II. THE GROWTH OF ADR
The purpose of ADR (which in its primitive phase is older than any judicial system) is to provide an alternative to litigation within a national court system. Modern international ADR, more specifically in its arbitration form, developed as part of the growth of internationalism after the First World War with the creation of arbitral decisional bodies. These became known as institutional ADR providers and included the International Chamber of Commerce (“ICC”) and the American Arbitration Association (“AAA”). In time, the London Court of International Arbitration (“LCIA”), which prior to World War I acted as a decisional body in Great Britain for both domestic and international arbitral disputes, changed its name and purpose while at the same time limiting the right of judicial appeal from its decisions.
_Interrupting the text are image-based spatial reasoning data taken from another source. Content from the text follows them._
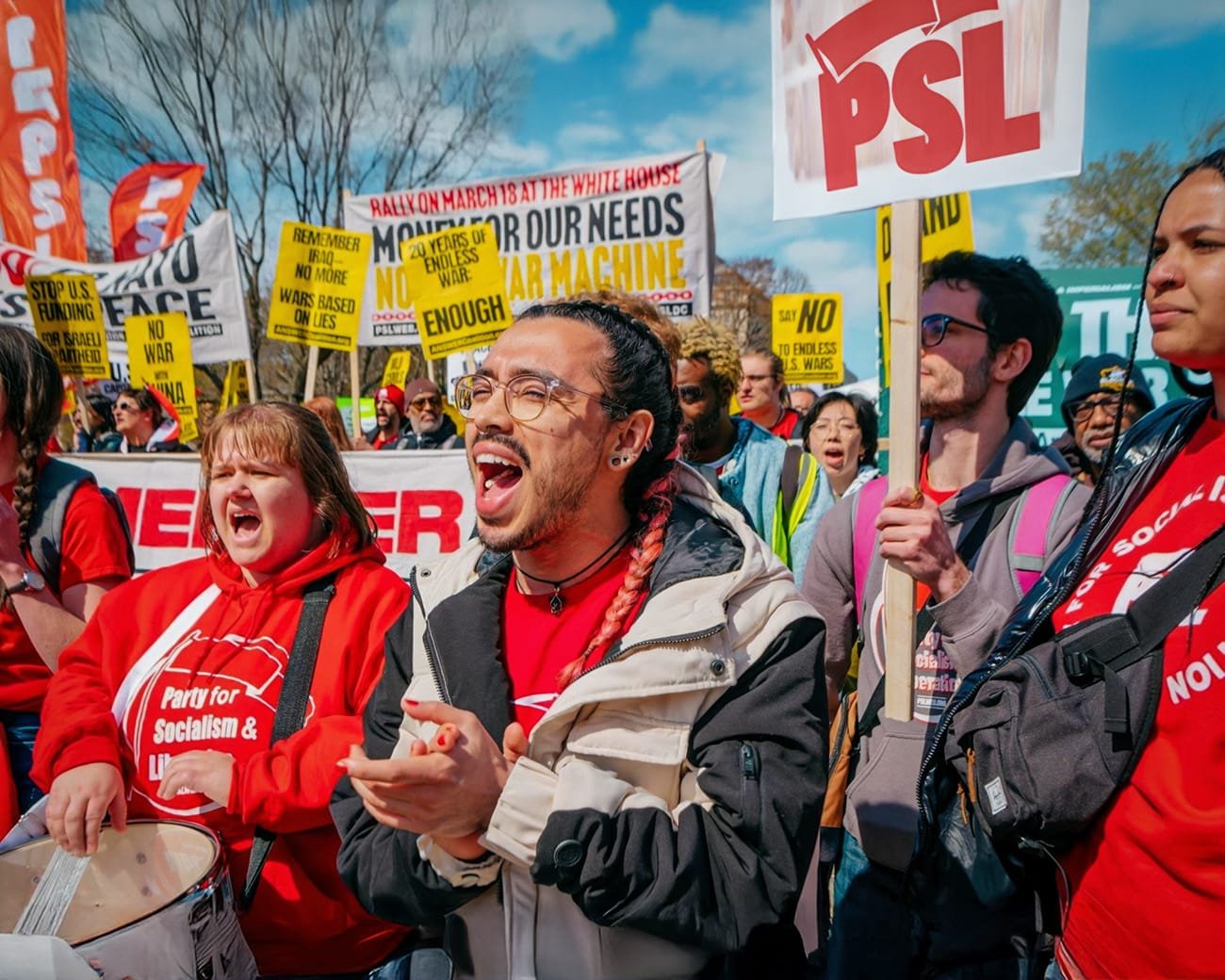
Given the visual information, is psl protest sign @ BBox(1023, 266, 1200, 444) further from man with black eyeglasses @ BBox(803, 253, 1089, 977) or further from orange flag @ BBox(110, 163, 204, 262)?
orange flag @ BBox(110, 163, 204, 262)

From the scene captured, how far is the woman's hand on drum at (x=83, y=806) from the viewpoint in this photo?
1.81 meters

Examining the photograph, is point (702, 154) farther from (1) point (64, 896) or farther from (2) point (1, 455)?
(1) point (64, 896)

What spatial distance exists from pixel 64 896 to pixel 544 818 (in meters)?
1.14

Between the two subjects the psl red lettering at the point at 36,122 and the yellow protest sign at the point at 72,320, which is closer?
the yellow protest sign at the point at 72,320

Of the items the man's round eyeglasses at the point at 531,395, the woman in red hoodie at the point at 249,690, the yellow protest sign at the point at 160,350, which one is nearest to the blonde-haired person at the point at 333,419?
the yellow protest sign at the point at 160,350

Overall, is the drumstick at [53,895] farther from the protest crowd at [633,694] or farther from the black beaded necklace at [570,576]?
the black beaded necklace at [570,576]

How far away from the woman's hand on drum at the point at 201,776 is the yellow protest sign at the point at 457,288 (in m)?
4.63

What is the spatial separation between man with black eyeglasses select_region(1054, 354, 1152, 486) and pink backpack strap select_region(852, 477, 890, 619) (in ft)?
8.46

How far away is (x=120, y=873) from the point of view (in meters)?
1.86

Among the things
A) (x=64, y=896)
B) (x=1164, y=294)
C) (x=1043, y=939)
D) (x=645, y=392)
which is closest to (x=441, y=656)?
(x=645, y=392)

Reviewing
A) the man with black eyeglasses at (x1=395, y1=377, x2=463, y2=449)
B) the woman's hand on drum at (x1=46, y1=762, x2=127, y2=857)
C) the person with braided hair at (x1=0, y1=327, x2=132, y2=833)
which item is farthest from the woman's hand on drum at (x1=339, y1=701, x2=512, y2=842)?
the man with black eyeglasses at (x1=395, y1=377, x2=463, y2=449)

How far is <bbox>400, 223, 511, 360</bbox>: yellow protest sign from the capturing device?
250 inches

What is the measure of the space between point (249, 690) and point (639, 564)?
3.43ft

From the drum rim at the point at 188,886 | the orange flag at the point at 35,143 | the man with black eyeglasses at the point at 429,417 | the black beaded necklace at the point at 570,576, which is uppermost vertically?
the orange flag at the point at 35,143
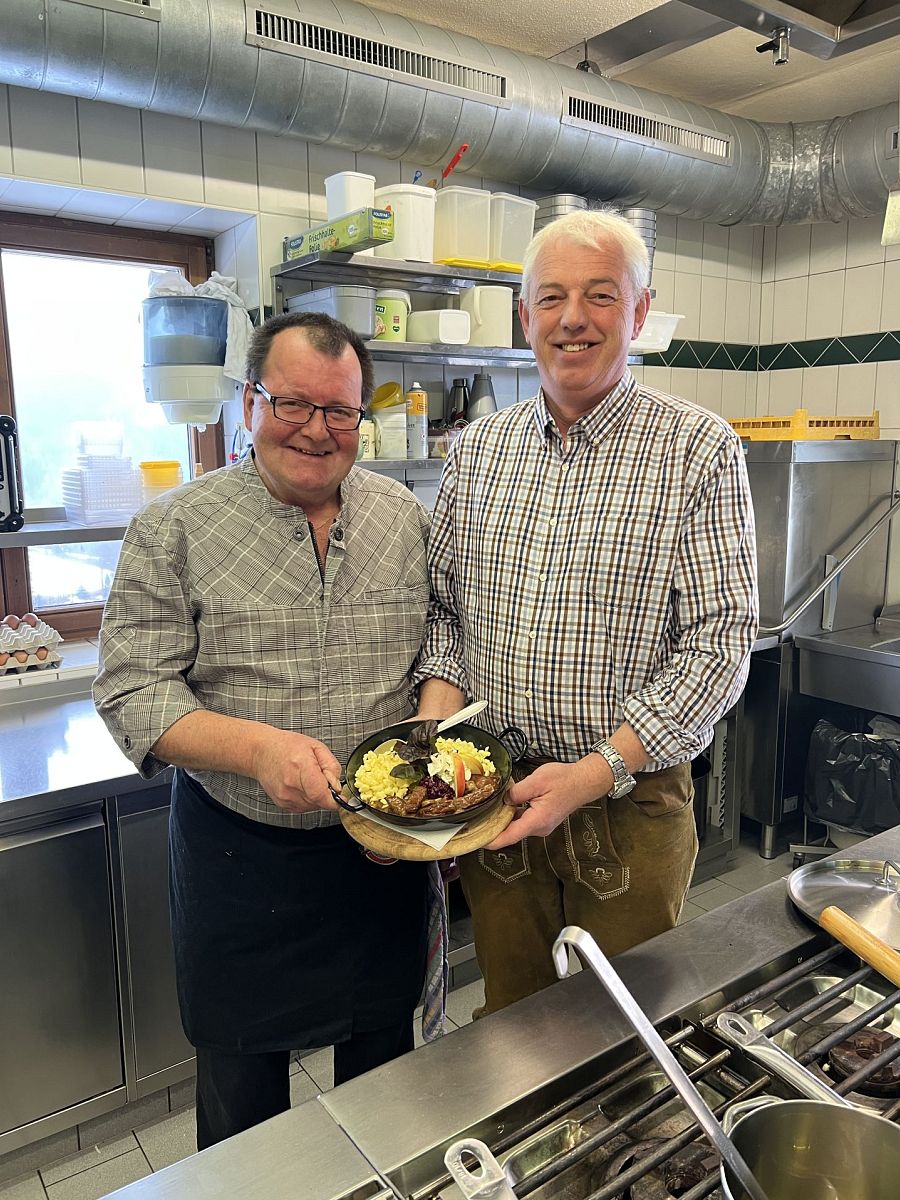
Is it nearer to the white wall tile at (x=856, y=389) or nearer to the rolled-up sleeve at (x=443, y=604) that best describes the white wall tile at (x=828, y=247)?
the white wall tile at (x=856, y=389)

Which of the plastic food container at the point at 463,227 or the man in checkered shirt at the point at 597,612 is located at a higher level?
the plastic food container at the point at 463,227

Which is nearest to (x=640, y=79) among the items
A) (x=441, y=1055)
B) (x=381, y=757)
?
(x=381, y=757)

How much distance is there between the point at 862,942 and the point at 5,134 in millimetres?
2459

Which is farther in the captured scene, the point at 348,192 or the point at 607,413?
the point at 348,192

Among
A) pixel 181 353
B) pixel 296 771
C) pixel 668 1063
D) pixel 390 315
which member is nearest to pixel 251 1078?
pixel 296 771

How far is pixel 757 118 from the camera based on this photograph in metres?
3.47

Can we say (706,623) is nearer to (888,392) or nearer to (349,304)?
(349,304)

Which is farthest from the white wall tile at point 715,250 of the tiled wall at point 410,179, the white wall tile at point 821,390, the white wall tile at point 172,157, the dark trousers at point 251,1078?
the dark trousers at point 251,1078

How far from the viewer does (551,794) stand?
1.27 m

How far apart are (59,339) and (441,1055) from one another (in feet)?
7.86

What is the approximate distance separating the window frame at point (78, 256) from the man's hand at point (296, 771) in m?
1.55

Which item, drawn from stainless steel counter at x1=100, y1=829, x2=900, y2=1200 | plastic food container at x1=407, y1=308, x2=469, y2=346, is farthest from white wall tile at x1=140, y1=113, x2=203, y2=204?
stainless steel counter at x1=100, y1=829, x2=900, y2=1200

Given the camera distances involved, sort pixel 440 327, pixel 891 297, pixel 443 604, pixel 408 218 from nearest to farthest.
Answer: pixel 443 604
pixel 408 218
pixel 440 327
pixel 891 297

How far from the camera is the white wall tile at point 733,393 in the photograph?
3.96m
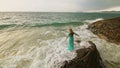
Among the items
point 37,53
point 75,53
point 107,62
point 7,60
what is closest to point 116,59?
point 107,62

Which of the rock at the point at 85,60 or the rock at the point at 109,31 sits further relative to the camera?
the rock at the point at 109,31

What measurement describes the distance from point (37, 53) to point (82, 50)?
3.57 metres

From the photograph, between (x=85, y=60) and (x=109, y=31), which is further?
(x=109, y=31)

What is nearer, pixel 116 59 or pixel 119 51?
pixel 116 59

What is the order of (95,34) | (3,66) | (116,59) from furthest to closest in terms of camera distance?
(95,34), (116,59), (3,66)

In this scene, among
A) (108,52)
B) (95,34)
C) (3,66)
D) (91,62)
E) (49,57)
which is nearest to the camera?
(91,62)

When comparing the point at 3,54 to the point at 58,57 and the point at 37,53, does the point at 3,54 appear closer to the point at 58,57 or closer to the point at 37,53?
the point at 37,53

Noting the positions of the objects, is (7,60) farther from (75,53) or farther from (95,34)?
(95,34)

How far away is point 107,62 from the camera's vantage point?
33.8ft

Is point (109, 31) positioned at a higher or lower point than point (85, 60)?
higher

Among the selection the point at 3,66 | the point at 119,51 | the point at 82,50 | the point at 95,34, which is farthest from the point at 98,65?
the point at 95,34

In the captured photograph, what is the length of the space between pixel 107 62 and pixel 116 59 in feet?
3.64

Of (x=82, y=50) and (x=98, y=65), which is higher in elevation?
(x=82, y=50)

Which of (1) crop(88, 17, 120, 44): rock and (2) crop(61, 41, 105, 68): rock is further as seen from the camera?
(1) crop(88, 17, 120, 44): rock
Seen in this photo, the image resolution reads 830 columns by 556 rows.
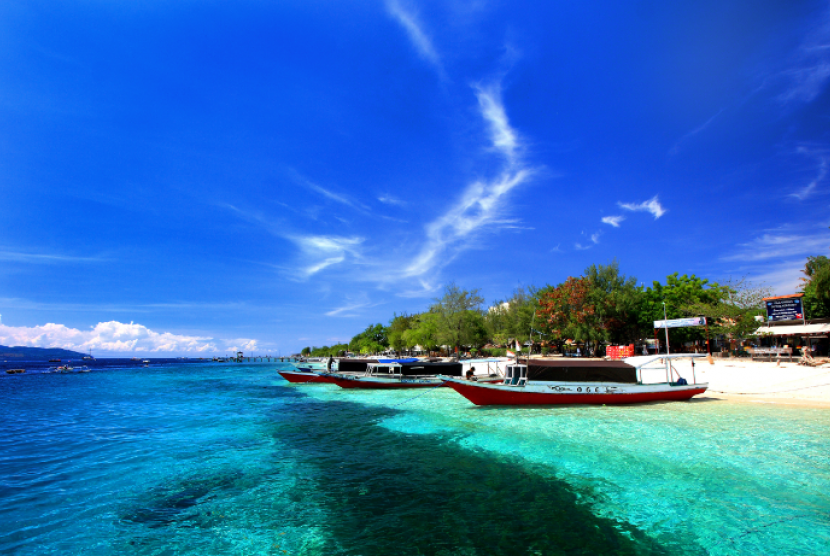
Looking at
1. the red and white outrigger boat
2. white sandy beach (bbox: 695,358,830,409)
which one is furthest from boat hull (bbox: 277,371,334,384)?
white sandy beach (bbox: 695,358,830,409)

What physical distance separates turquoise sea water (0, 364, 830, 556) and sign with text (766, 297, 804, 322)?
3971 cm

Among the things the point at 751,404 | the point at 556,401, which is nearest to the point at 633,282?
the point at 751,404

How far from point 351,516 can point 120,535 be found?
4860 millimetres

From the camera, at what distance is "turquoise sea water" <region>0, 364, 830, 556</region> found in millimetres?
7711

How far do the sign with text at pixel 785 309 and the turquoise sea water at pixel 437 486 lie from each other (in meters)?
39.7

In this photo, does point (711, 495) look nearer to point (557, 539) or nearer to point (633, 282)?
point (557, 539)

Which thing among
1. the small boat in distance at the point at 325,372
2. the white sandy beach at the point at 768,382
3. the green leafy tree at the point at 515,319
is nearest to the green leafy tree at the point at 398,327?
the green leafy tree at the point at 515,319

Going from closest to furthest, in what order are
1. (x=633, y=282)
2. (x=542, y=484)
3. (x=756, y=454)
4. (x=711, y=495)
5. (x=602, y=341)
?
1. (x=711, y=495)
2. (x=542, y=484)
3. (x=756, y=454)
4. (x=602, y=341)
5. (x=633, y=282)

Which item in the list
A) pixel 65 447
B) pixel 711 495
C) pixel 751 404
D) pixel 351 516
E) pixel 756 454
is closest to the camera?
pixel 351 516

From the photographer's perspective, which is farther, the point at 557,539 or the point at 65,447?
the point at 65,447

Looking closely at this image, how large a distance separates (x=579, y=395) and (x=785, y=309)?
46.3 m

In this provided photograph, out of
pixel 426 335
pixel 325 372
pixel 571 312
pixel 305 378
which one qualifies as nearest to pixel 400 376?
pixel 325 372

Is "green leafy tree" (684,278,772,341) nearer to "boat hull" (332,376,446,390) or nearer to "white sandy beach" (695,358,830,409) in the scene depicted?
"white sandy beach" (695,358,830,409)

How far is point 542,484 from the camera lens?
10.6m
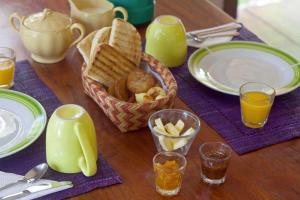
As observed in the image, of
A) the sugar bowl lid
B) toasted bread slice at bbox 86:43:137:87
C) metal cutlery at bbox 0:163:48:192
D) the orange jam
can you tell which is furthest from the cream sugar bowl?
the orange jam

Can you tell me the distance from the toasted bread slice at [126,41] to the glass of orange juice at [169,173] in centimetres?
33

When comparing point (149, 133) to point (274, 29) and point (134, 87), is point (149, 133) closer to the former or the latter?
point (134, 87)

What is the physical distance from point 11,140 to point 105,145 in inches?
8.0

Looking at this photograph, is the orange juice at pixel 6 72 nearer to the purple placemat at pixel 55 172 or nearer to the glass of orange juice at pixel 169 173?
the purple placemat at pixel 55 172

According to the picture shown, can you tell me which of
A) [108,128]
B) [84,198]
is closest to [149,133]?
[108,128]

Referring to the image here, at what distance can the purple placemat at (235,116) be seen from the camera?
122cm

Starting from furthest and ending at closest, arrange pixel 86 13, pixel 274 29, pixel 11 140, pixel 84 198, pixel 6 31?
pixel 274 29 < pixel 6 31 < pixel 86 13 < pixel 11 140 < pixel 84 198

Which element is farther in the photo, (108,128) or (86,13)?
(86,13)

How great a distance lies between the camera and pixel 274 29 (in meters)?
3.25

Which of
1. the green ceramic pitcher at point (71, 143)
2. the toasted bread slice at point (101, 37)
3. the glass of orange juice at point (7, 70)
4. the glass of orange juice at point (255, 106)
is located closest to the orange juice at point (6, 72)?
the glass of orange juice at point (7, 70)

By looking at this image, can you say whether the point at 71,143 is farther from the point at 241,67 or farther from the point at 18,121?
the point at 241,67

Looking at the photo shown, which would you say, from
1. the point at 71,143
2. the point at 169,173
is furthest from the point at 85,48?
the point at 169,173

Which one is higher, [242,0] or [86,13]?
[86,13]

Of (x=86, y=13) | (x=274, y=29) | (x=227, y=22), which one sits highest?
(x=86, y=13)
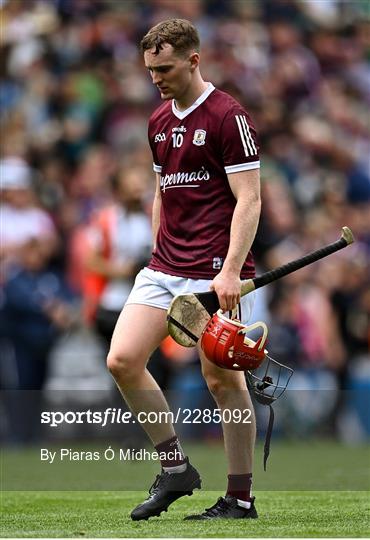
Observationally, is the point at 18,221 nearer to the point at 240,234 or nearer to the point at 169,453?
the point at 169,453

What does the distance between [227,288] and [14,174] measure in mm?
7654

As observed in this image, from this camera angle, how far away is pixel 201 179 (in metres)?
6.54

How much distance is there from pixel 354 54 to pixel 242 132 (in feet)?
39.9

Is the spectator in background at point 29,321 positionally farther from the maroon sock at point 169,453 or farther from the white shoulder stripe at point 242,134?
the white shoulder stripe at point 242,134

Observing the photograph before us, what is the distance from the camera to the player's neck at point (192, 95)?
6562mm

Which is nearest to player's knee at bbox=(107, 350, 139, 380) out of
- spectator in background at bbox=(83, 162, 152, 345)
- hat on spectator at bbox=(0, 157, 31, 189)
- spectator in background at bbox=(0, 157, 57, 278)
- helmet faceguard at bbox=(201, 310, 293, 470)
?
helmet faceguard at bbox=(201, 310, 293, 470)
Following the creation of the World Bank after the Second World War, the International Centre for Settlement of Investment Disputes (“ICSID”) was established for the purpose of arbitrating or mediating private international investment disputes between states and nationals of other states. The main focus was upon resolving disputes between developing nations as debtors and foreign enterprises, especially contractors. Subsequently, the Arbitration Institute of the Stockholm Chamber of Commerce (“SCC”) changed from a solely onshore institution to the role of an offshore provider.